» **WORK TO DO**:
**a)** From the forum thread, list every fractional threshold it gives for amending the Constitution, and say what each one applies to.
**b)** Extend the forum thread on the electoral college, starting after its final post.

» **DOCUMENT EXTRACT**:
--- --- ---

Starker on 26/10/2020 at 06:00
Not to mention those campaign chairs of Lord Dampnut who were convicted of child sex trafficking, his friend Epstein who his labour secretary helped get off, and his own barging into the dressing rooms of teenage beauty pageant contestants.
The way this is going, the next thing we find out he was actually born in Kenya.
heywood on 26/10/2020 at 16:28
Quote Posted by Nameless Voice
I still find it depressing that the Democrats would rather keep the status quo where the Republicans get to be in power (doing massive damage to the country) for roughly half of the time, rather than risking another party having a chance by actually fixing the completely broken electoral system.
The problem is that the electoral college is specified by the Constitution, and the Constitution was written to make it hard to change. To move a proposed amendment forward to the ratification process, you either need 2/3 vote of both the US House and Senate, or petition by the legislatures of 2/3 of the states. And then 3/4 of the states need to ratify it. It's a very high bar. Right now, the electoral college is perceived to favor Republicans, so states under Republican control are unlikely to ratify a change. On top of that, most of the less populous (smaller or rural) states prefer the electoral college because it allows them to use a winner-take-all system, which amplifies their influence on the election. They fear that with a national popular vote, there would be no reason for candidates to pay attention to them because they wouldn't have any influence on the outcome. The same motivation is why we have an oddly long and drawn out primary campaign season for Presidential elections.

--- --- ---

» **RECORDED INFORMATION**:
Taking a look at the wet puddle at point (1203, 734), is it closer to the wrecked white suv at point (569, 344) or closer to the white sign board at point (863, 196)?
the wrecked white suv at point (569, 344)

--- --- ---

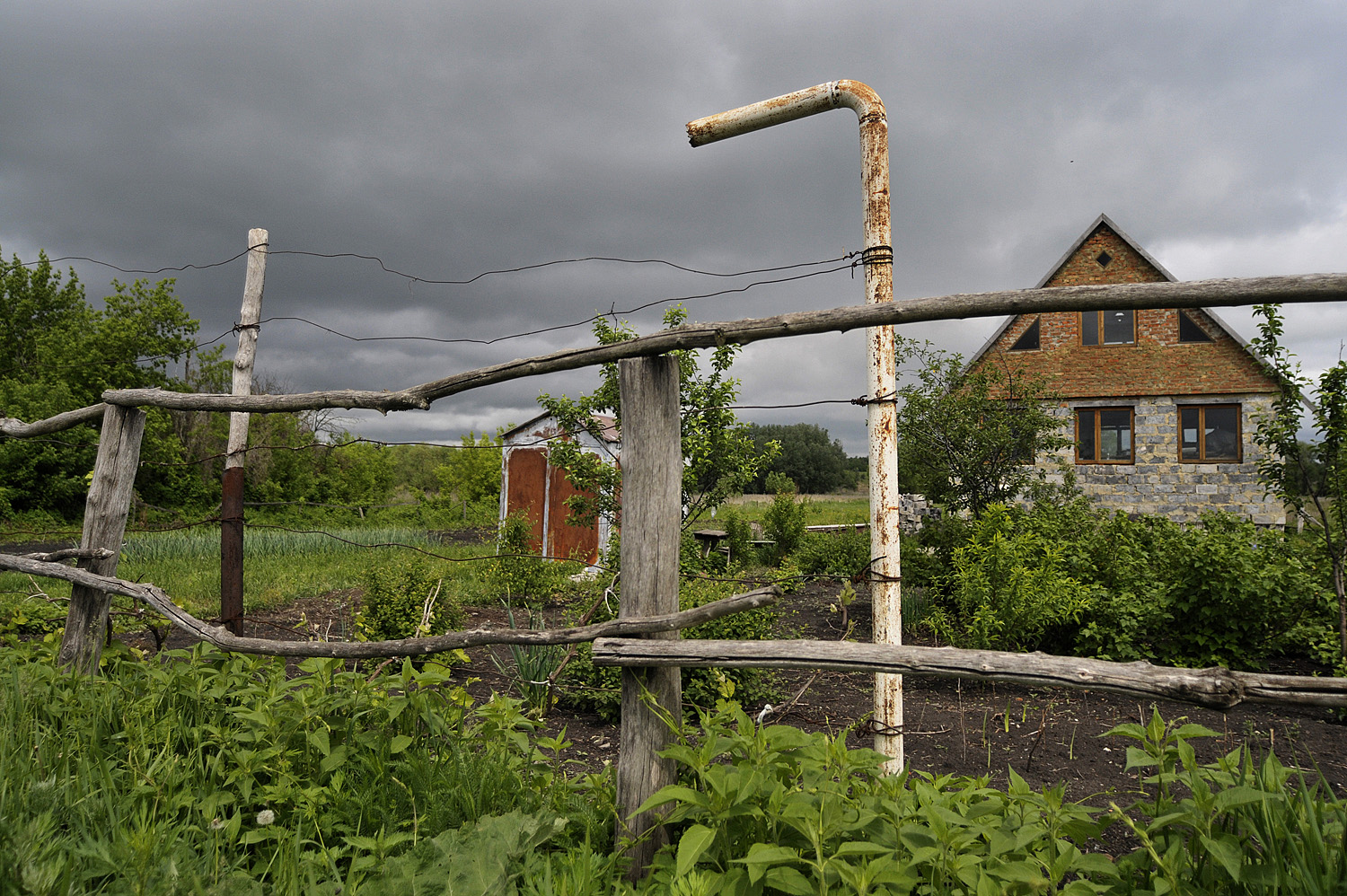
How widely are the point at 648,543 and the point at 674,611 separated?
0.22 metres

--- --- ---

» **RESULTS FOR THE EXERCISE**:
**a)**
- 2/3: the vote needed in both the US House and Senate to move a proposed amendment forward to ratification
- 2/3: the share of state legislatures whose petition can move a proposed amendment forward instead
- 3/4: the share of states that must then ratify it

**b)**
Quote:
Ireland, by some strange and happy accident, has one of the best electoral systems in the world: the single transferable vote. In each election, you can vote for as many candidates as you want, in order of preference, and if your first choice is eliminated, your vote instead goes to your second, and so on down the list.
In the case of the USA, that would effectively mean that the vast majority of the third-party votes would instead go to Democrats, as the lesser of the two remaining evils chosen as the second choice of those who want third parties like the Greens.
But once they head down that path, there's always a chance that one of those third parties might actually gain significant ground, because voting for them is no longer shooting yourself in the foot if you don't want the Republicans to get into power.
We have one state right now, Maine, who uses the ranked choice/single transferable vote system for state and federal elections
except for President. There's also a ballot initiative for ranked choice voting in Massachusetts which is up for a vote this Nov. I'm not sure whether it will pass, because there's a lot of people undecided. There was also a petition in California this year, but it didn't get enough signatures to make the ballot. I think it's a good idea and hope it gains traction.
Starker on 26/10/2020 at 21:49
And the time window for the prophesised mass arrests grows ever smaller.
Quote:
(
https://trac.syr.edu/tracreports/crim/629/)
[...]
The number of prosecutions for child sex trafficking has significantly declined during the Trump Administration, after climbing steadily during the Obama years. Prosecutions reached a peak of 273 and 277 in FY 2016 and FY 2017, respectively. Since then, the number of cases dipped to 221 in FY 2018, and then continued to decline to less than 200 in FYs 2019 and 2020. See Figure 1. (See also Table 1 at the end of the report.)
Criminal referrals to U.S. Attorney offices during this entire period are substantially larger than those federal prosecutors decide to file in court. Comparing the last three presidential admin*istrations, not only were the number of prosecutions higher during the Obama years, but the proportion of criminal referrals for child sex trafficking on which charges were brought was also higher. During the Bush Administration, 46 percent of criminal referrals were prosecuted. During the Obama Administration, that proportion increased to 49 percent. During the Trump Administration, prosecutors chose to file charges in 43 percent of cases—a notable decline from both the Obama and Bush years. See Figure 2.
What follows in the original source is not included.